A three-phase short-circuit is selected as the basis for establishing transient stability limits. A significant number of all HV line faults are three-phase faults. Combinations of events which have a ’reasonable’ probability of occurring should be considered. An example is a single phase fault together with a stuck breaker or single phase reclosing on lines.

When a fault occurs at the terminals of a synchronous generator the real power output of the machine is greatly reduced as it is supplying a mainly inductive circuit. However, the input power to the generator from the turbine has no time to change during the short period of the fault (governors are relatively slow) and the rotor has a tendency to gain speed to absorb the excess energy. At the same time, generation and loads remote from the fault do not suffer the same low voltages as generation close to the fault. This results in an increase in load demand on the remote generation that is not matched by the input power. The rotors on the remote generators therefore slow down as energy is absorbed to meet the load demand. This effect actually results in the rotor angles of the remote generation moving in the opposite direction to those of the generators near the fault. If the fault persists long enough the rotor angle between machines or between groups of machines will diverge (increase) continuously and synchronism could be lost.

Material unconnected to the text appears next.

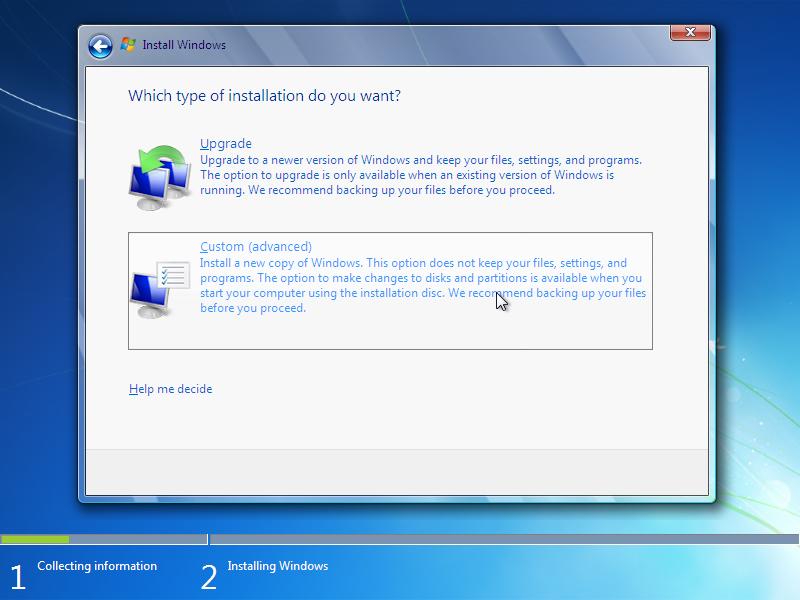 Type of windows 7 installation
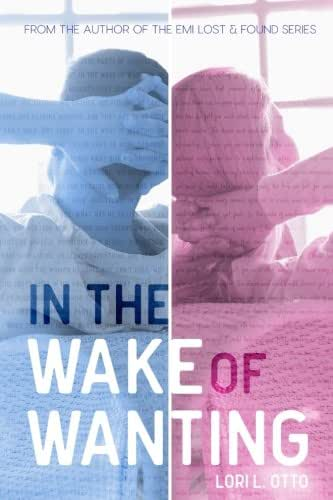 In the Wake of Wanting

Transient stability is based on the relative rotor angle swing between two synchronous machines. Relative rotor angle swings in excess of 90° may lead to the situation where the rotor angle does not return and the angle increases beyond 180° and ‘pole slip’ or synchronous instability occurs. In general, an initial generator relative rotor swing angle which does not exceed 120° could be considered as stable. Relative rotor angle swings of 120° produce transient voltage dips of approximately 0.25 to 0.30pu (that is the voltage drops to about 0.70 to 0.75pu). An initial relative rotor swing angle which exceeds 120° with subsequent swings of lower magnitude would be considered as marginally stable. Relative rotor angle swings exceeding 120° have usually only a small margin before pole slipping occurs. An initial relative rotor swing angle which is higher than 120° may result in a pole slip or repeated pole slipping.

The 120° maximum relative rotor swing angle limit is only a ‘rule of thumb’ particularly in multi-machine or multi-group system.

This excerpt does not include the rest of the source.